GEOSTRATA, 2016, September/October, 82-83

Robert W.Thompson, PE, D.GE, F.ASCE


Robert Thompson is a senior consul-tant at CTL/Thompson Inc. in Denver, CO. A graduate of Oklahoma State University, he earned his bachelor’s degree in 1962 and his master’s in 1965. Currently, he works only on special assignments for CTL/Thompson and coaches younger engineers about technical issues. His practice focuses primarily on partially saturated soils. Thompson’s professional experience includes many technical papers and presentations on expansive and col-lapsing soils. He has given considerable effort to analysis and solutions for slope problems and retained excavations. He helped found and served as the first president of the Colorado Association of Geotechnical Engineers and was   president of ASFE from 2003-2004.

He was very active in ASCE education efforts as an ABET evaluator for about 20 years and served on the Committee on Curricula & Accreditation (CC&A).

He was also a founding board member of the Academy of Geo-Professionals (AGP). He is still active in tennis and ski racing. At this point in his career, Thompson is able to enjoy a relaxed schedule, travel, and his grandchildren.

What class did you enjoy the most while in school?

A six-week summer surveying camp near Buena Vista, CO; we had to map 40 acres and lay out a road in a mountain location.

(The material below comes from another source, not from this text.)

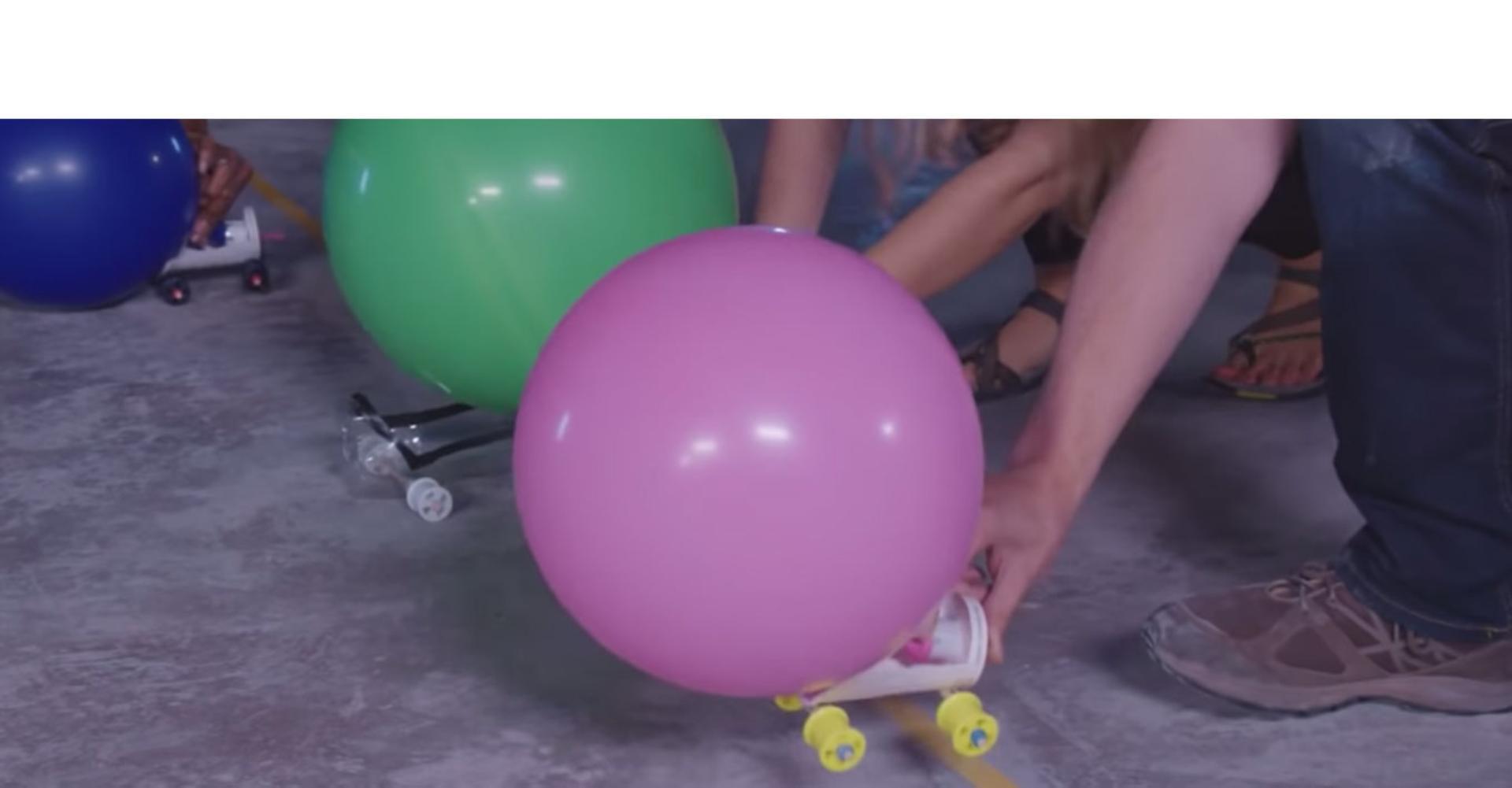 A Dyson engineer shows the balloon powered race car challenge.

What was your favorite project?

My firm was involved with design and quality assurance during construction of Denver International Airport — a completely new airport on a site selected because of noise issues. The near-surface soils were expansive, and design of the pavements was heavily influenced by potential expansion.

What item did you always want to have?

An early 1950’s J 2 Allard, primarily designed for racing, but street legal. I currently own a 1963 356 B Porsche (restored and runs up to 90 mph) and a 2004 40th Anniversary 911 Porsche coupe (approximately 13,000 miles). I need more garage space!

What’s your favorite song and artist?

“Together Again,” by Emmy Lou Harris

Where did you spend most of your childhood, and what was it like for you to grow up there?

My father was a career military officer. I lived in many different places, including Hawaii and Germany. I went to ninth, tenth, and eleventh grades in high school at Wurzburg, Nurnberg, and Frankfurt, Germany. The schools were run by the U.S. government for military and diplomatic dependents. We were sent from Germany to Cedar City, UT, where my father was in charge of all Army Reserve units south of Provo. This was a major cultural change, as many of my classmates had not been out of Utah.

When did you realize that you wanted to study civil engineering? What were the key factors in your decision to become a civil engineer?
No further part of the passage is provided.